Seeking help about an embouchure condition. Anyone out there with ideas please let me know. My problem is different, and I don't know if I should be worried or not.
I have played Trombone, Euphonium and Tuba for many years, and I'm 38 years old.
I just recently started playing French Horn to help out our local community band. I've discovered that there is a set of muscles in my cheeks that are being worked for the first time that were not used as much playing low brass. I've been playing Horn for about 3 months now, at least once a week. Within the last week, those muscles have become permanently sore, and hurt when I smile. I've heard of permanent injuries to the cheek muscles that put trumpet players out of business, so I thought I should be asking questions. I'm still able to play, but I don't know if I should lay off for a while, or what therapy is recommended.

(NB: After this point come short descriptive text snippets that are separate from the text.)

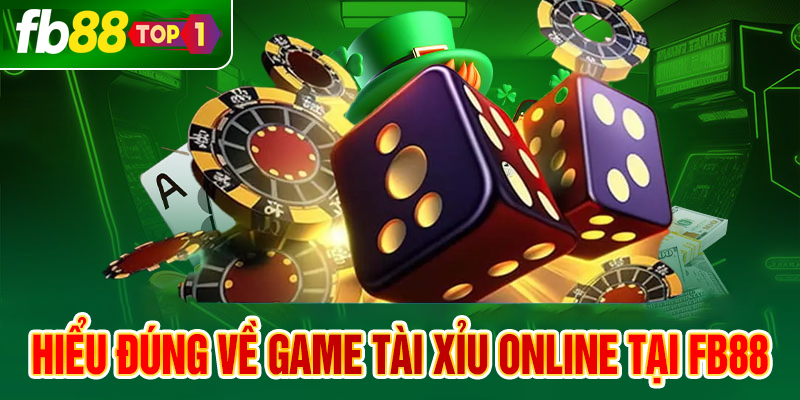 Hiểu đúng về game tài xỉu online tại FB88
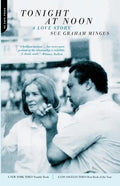 Tonight at Noon: A Love Story - Paperback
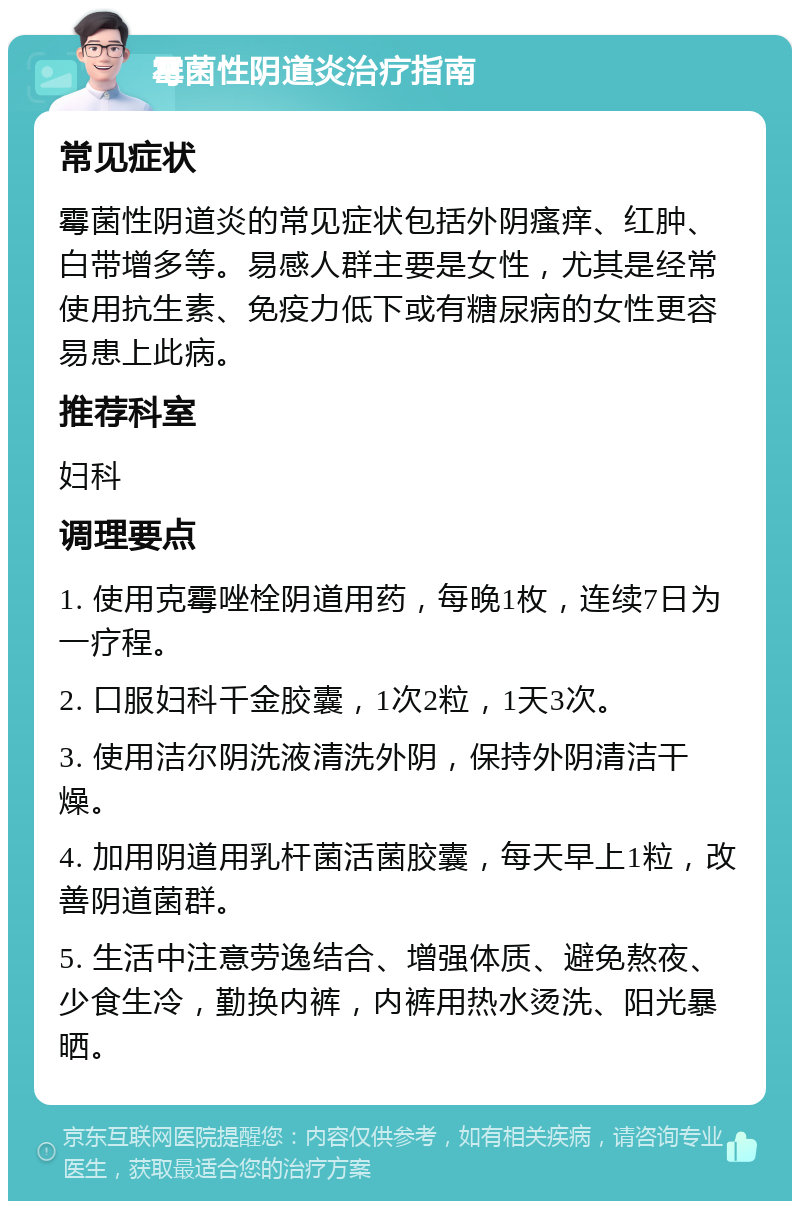 霉菌性阴道炎治疗指南 常见症状 霉菌性阴道炎的常见症状包括外阴瘙痒、红肿、白带增多等。易感人群主要是女性，尤其是经常使用抗生素、免疫力低下或有糖尿病的女性更容易患上此病。 推荐科室 妇科 调理要点 1. 使用克霉唑栓阴道用药，每晚1枚，连续7日为一疗程。 2. 口服妇科千金胶囊，1次2粒，1天3次。 3. 使用洁尔阴洗液清洗外阴，保持外阴清洁干燥。 4. 加用阴道用乳杆菌活菌胶囊，每天早上1粒，改善阴道菌群。 5. 生活中注意劳逸结合、增强体质、避免熬夜、少食生冷，勤换内裤，内裤用热水烫洗、阳光暴晒。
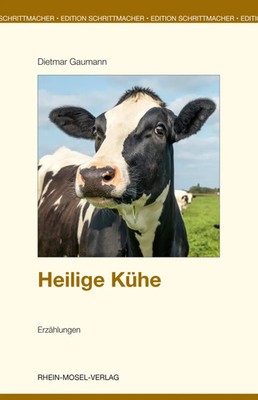 Heilige Kühe Erzählungen Dietmar Gaumann Buch Deutsch 2023 Rhein-Mosel-Verlag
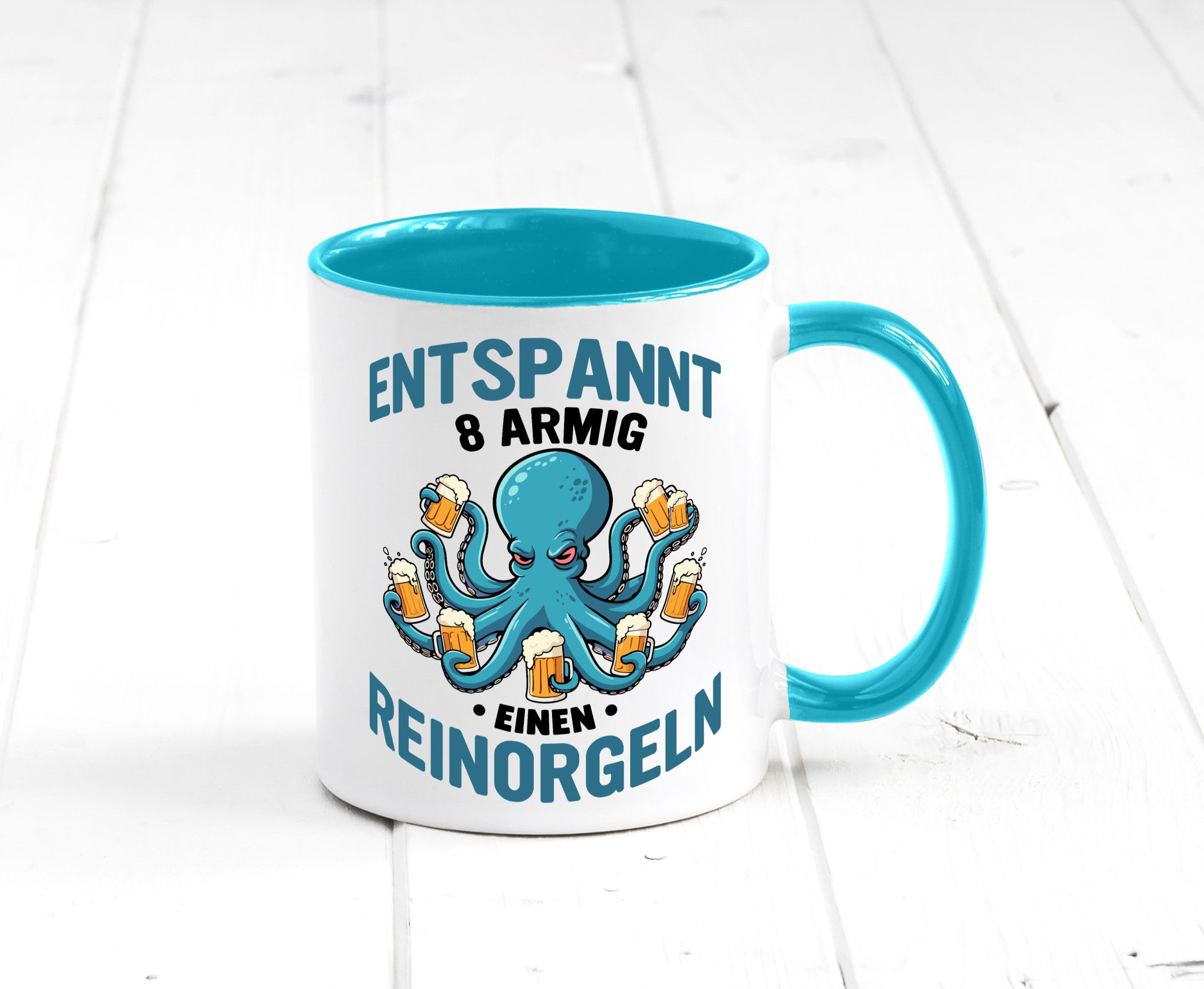 Entspannt 8 armig einen reinorgeln | Saufen Party v2 lustiger Spruch Geschenk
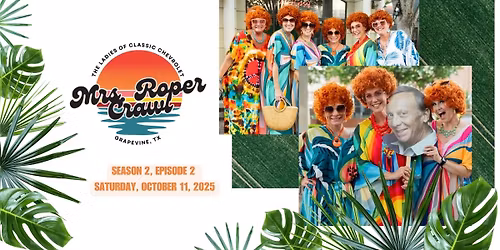 Mrs. Roper Crawl; Season 2, Ep. 2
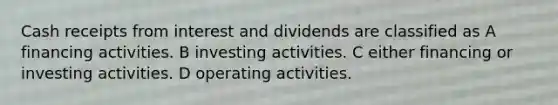 Cash receipts from interest and dividends are classified as A financing activities. B investing activities. C either financing or investing activities. D operating activities.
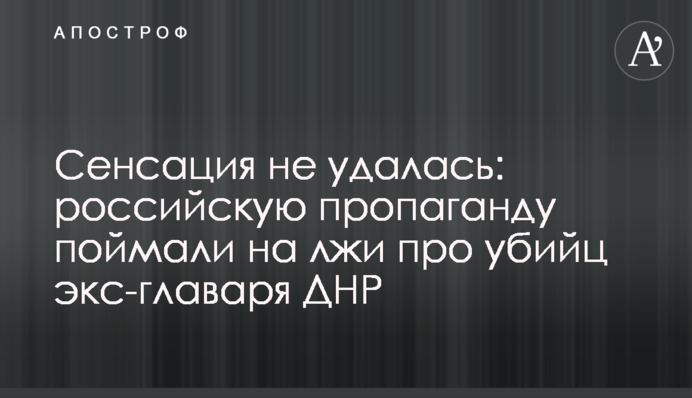 Сенсація не вдалася: російську пропаганду спіймали на брехні про вбивць екс-ватажка ДНР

If you have any advice, I'd be happy to hear it. If you know of someone I should talk with, please let me know.
Thanks so much,
Brian Bergman,
Astoria, Oregon
tubabug on February 10, 2019 at 6:37 PM
Hi Brian-

I think Cindy Lewis's ideas are good, but don't get too far ahead of yourself. You don't mention if you've taken any lessons from a horn player-- the horn is really drastically different from the low brass instruments you are accustomed to playing. I think the first step is to find a horn teacher in the area, perhaps someone who works primarily with beginners and explain your situation to them. In my experience, those are the teachers who know what to look for in an embouchure, and how to start a player off "right." They might be able to give you the minor tips you need for a healthy, functioning embouchure. You also don't mention if you are switching between the instruments on a weekly basis, which might create some sort of "chop confusion." While the large concepts are greatly the same (buzz and blow!) the mouthpieces are not. I am a horn player, and haven't ever played low brass instruments, but I think that you will have to think of a narrower stream of air than on the tuba and trombone. Just based on what you've written, I'm going to guess that you may be over-engaging your cheek muscles in an attempt to vibrate a larger portion of your embouchure to force "too much air" through the horn. I don't think you are broken by any means, but do proceed with caution. Good luck!

L.
phillyhorn on February 12, 2019 at 10:46 AM
Hi!
I need help on how to recover from my injury. I got it about a month and a half ago from a festival band. Since then I havent been able to take a serious break because of rehearsals and concerts. At this point my embouchure is pretty bad, to the point that air is leaking out between my corners and my embouchure. My range, which went up and a above a high c is now only up to an a flat. It also feels like I have a small indentation on the left side of my embouchure, probably from too much mouthpiece pressure. I know I need to equalize the mouthpiece on my lip, but I don't know what to do to get back into playing shape. I'm going to college next year for horn, and I'm terrified of having to start in the shape that I'm in. PLEASE help me.